Over-reliance on statistical significance – Many researchers ignore effect sizes and practical relevance, interpreting statistically significant but trivial results as meaningful findings. This leads to misleading conclusions in psychology, nutrition, and medicine.
Thus, errors in the conceptual layer not only lead to misapplication but also to misleading interpretations of results, contributing to unreliable science.
4. Conceptual Layer and Validation/Verification Layer
The validation and verification layer assesses whether statistical methods and their interpretations are actually fit for purpose. However, validation efforts themselves are filtered through the conceptual framework, making conceptual clarity crucial.
Proper validation depends on conceptual soundness – If researchers understand the purpose of statistical methods, they can evaluate whether they achieve their intended goals.
Conceptual errors lead to flawed validation – If researchers assume flawed statistical concepts are valid, they may validate methods that should be rejected.
Example: The continued reliance on NHST in many fields, despite its conceptual weaknesses, perpetuates a flawed validation framework.
Example: The replication crisis has revealed that many published findings do not hold up under reanalysis—yet, without conceptual scrutiny, replication efforts may fail to address the root problems.
Circular validation problems – If the conceptual layer is flawed, replication studies and validation efforts can become self-referential rather than corrective. Replicating a flawed methodology does not make it more valid—it only reinforces the original problem.
Thus, if the conceptual layer is weak, validation efforts may be meaningless, leading to false confidence in flawed statistical practices.
Summary
1. The Conceptual Layer as a Linchpin
The conceptual layer is the bridge between mathematics, application, interpretation, and validation. Its clarity—or lack thereof—determines the integrity of statistical inference.
2. How Conceptual Weaknesses Corrupt the Process
A flawed conceptual layer does not necessarily affect mathematical correctness, but it can distort how methods are applied, how results are interpreted, and how findings are validated. This explains why:
Many researchers misapply statistical methods without realizing it.
Interpretations of results are often shaped by institutional conventions rather than scientific reasoning.
Validation efforts may reinforce flawed methodologies rather than correct them.
3. The Risk of Rote Science
While statistical methods can theoretically be applied and interpreted by rote, this would be intellectually hollow and lead to meaningless results.
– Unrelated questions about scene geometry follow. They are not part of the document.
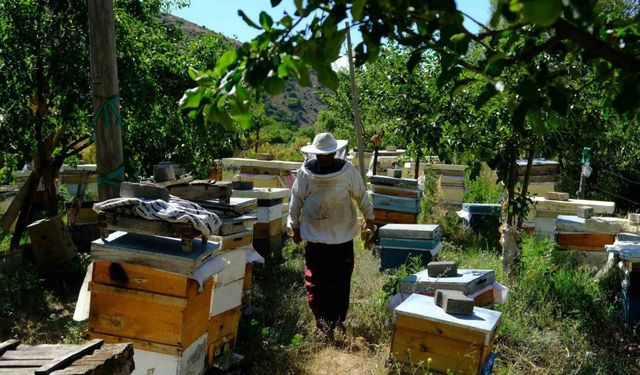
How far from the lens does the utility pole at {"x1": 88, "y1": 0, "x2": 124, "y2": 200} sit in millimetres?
3611

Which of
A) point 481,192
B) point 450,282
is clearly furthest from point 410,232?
point 481,192

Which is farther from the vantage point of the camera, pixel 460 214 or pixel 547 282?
pixel 460 214

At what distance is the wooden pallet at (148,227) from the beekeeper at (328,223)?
1.48 m

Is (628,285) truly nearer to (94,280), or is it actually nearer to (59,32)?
(94,280)

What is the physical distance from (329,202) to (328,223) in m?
0.15

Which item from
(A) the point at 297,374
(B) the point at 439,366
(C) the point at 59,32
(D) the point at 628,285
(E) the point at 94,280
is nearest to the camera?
(E) the point at 94,280

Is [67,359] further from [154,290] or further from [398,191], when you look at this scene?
[398,191]

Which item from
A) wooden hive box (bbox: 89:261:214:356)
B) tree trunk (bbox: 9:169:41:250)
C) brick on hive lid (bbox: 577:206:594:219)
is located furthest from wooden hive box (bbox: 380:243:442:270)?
tree trunk (bbox: 9:169:41:250)

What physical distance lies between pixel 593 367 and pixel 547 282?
1173 millimetres

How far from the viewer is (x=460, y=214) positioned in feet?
27.3

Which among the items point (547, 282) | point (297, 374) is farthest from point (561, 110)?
point (547, 282)

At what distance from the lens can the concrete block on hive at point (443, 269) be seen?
4.21 meters

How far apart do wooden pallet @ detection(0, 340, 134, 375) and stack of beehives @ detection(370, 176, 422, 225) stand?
18.7 feet

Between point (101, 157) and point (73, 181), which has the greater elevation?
point (101, 157)
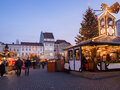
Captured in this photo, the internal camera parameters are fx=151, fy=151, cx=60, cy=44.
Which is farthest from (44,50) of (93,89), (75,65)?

Yet, many researchers do not depart too far from this model, using statistics mechanically without engaging deeply with the conceptual layer.
4. The Need for Deeper Conceptual Engagement
To improve scientific research, we must:
Strengthen conceptual understanding among researchers.
Challenge conventional but flawed statistical practices.
Ensure validation efforts are not circular but genuinely corrective.
By examining statistical inference through layered interactions, we can diagnose the weaknesses in current practices more precisely than conventional critiques. If the conceptual layer is unclear, the entire framework collapses, making conceptual clarity the foundation of meaningful scientific inference.
Having some background in the formal (mathematical) models I can say that most practitioners have no clue how to solve or analyze real problems. Most of them engage in a simple mechanical mathematical methods believing blindly in whatever comes out. Mathematics is a tool, a rigorous formal language, but it says nothing about practitioner's ability to understand what is really going on (and model it properly), which in most cases is very little. As a matter of fact, the more complicated the math (used to obscure the lack of real understanding of the problem) more likely the model is wrong. Formalizing reality in mathematical language is very hard, not to say in some cases nearly impossible unless you start simplifying (and throwing the proverbial baby out of the bath tub along with the water) at which point your model does not reflect the reality any more.